Neururer redet Tacheles zum DFB-Team bei der EM: “Euphorie wie 2006”
Veröffentlicht am 19. Juni 2024
Bild: Für Peter Neururer ist der Sieg gegen Ungarn nur Formsache. (© Wettfreunde)
Peter Neururers Kolumne zum DFB-Spiel & Dortmunder Trainerwechsel
Am Mittwochabend kann die Deutsche Mannschaft mit einem Sieg gegen Ungarn das Tor zum Achtelfinale bei der Heim-EM bereits sehr weit aufstoßen.
Nach einigen eher unerfreulichen Turnieren in der jüngeren Vergangenheit, könnte das eine Euphorie im Land entfachen, ähnlich dem Sommermärchen 2006.
Spielt Deutschland auch gegen Ungarn mit dieser Form und mit diesem Willen, dann sieht Peter Neururer für dieses Spiel keine Probleme. Der 69-Jährige spricht aber auch über den Auftritt des englischen Teams und den überragenden Anlagen des jüngsten Spielers der EM-Geschichte.
Neururer über DFB-Auftaktspiel: “Besser geht es gar nicht”
Liebe Wettfreunde,
die Europameisterschaft ist in vollem Gange. Wunderbar angekommen, vor allen Dingen durch das Ergebnis der deutschen Mannschaft. Besser kann man gar nicht einsteigen.

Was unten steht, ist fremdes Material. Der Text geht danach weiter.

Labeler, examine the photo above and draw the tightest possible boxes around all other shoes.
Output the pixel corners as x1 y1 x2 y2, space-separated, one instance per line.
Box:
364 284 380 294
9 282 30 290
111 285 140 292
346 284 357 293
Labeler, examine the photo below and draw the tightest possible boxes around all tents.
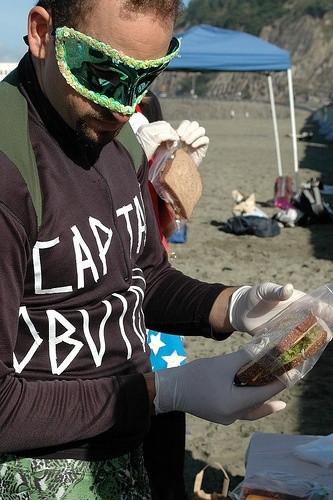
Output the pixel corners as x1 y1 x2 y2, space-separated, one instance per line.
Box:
167 24 302 201
301 104 333 144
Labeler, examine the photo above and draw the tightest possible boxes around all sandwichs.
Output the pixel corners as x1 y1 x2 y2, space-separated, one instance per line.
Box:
236 308 327 386
159 149 204 219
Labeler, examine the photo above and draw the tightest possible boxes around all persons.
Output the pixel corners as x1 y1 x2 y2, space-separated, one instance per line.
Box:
139 91 166 122
127 105 209 499
1 1 333 499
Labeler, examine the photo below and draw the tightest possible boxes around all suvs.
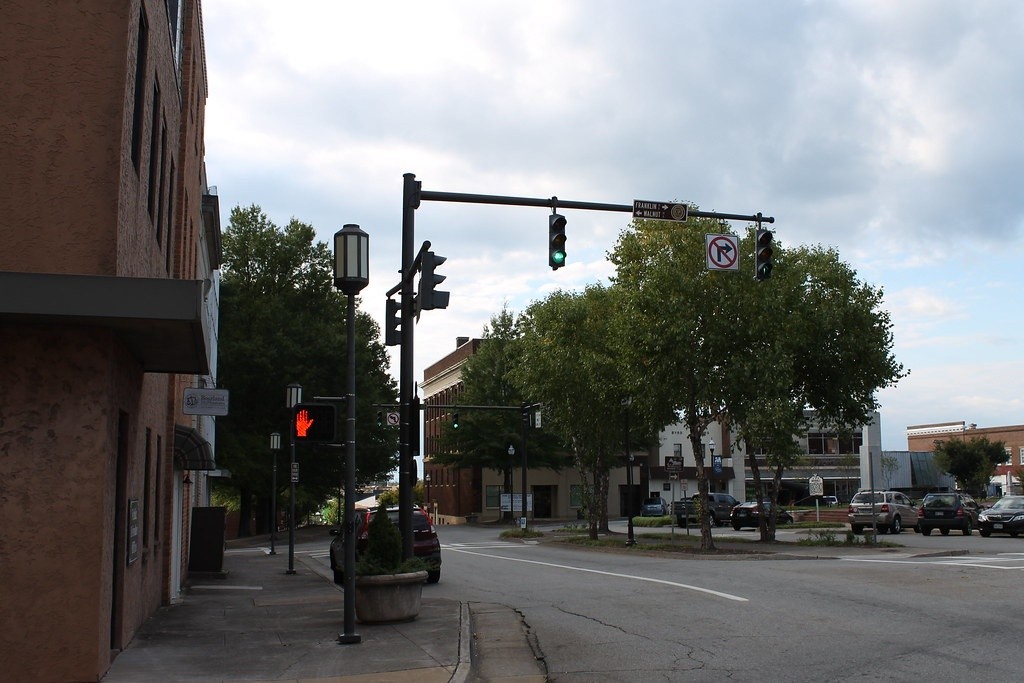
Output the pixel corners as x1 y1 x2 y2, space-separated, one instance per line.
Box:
848 489 922 535
329 504 442 587
918 491 985 537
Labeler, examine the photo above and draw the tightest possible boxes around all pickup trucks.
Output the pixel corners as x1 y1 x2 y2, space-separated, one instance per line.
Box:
671 493 741 528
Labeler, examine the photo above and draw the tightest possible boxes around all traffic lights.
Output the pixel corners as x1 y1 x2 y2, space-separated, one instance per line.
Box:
292 403 337 443
522 413 529 430
422 249 449 310
333 224 370 644
755 229 773 279
549 214 568 270
453 412 458 430
377 410 382 428
385 299 402 345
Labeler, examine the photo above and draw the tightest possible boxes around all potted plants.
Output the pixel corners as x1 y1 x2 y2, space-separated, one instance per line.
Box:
333 497 443 625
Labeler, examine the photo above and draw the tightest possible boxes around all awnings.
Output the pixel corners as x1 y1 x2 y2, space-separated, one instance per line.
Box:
174 423 216 470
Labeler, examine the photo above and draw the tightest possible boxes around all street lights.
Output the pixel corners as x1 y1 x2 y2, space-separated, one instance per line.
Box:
285 378 303 575
708 437 716 493
508 444 515 520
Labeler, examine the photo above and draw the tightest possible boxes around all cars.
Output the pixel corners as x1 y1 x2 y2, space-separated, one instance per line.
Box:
729 502 793 531
977 496 1024 537
823 496 838 505
639 497 670 516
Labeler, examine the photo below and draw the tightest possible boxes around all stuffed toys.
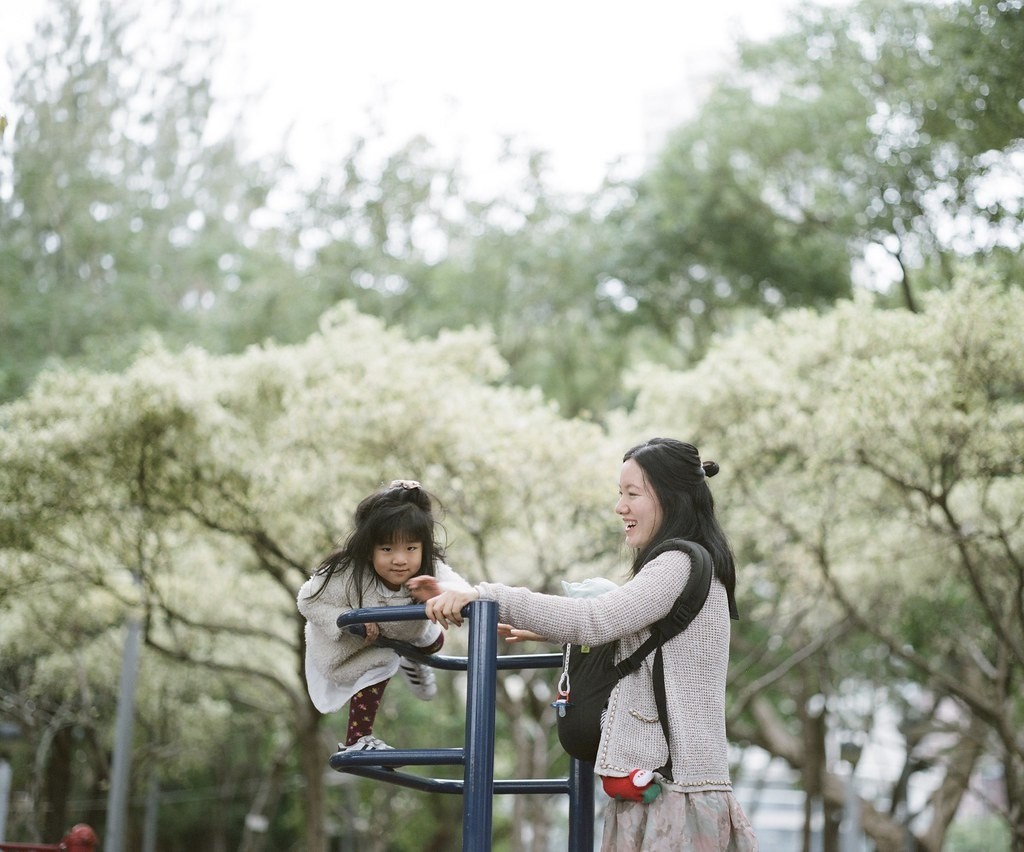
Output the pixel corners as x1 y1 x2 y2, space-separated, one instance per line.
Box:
598 768 662 803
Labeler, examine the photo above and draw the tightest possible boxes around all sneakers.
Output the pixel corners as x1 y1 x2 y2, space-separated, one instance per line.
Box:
399 654 438 702
337 735 395 751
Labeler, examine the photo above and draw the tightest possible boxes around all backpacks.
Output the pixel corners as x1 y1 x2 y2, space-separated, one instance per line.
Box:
550 537 713 763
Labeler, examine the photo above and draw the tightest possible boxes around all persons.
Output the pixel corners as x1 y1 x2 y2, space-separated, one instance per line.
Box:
296 479 475 753
421 437 762 851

Am Freitag ein 5:1 gegen die Schotten. Sie haben die Schotten nicht dicht gehalten, diese Schotten. Taktisch mit Sicherheit nicht gerade gut ausgerichtet, aber man sollte da den Gegner mehr oder weniger vergessen. Bis auf diese eine Standardsituation, die zum Gegentor führte, ein Eigentor übrigens, hat die deutsche Mannschaft ein hervorragendes Spiel gemacht.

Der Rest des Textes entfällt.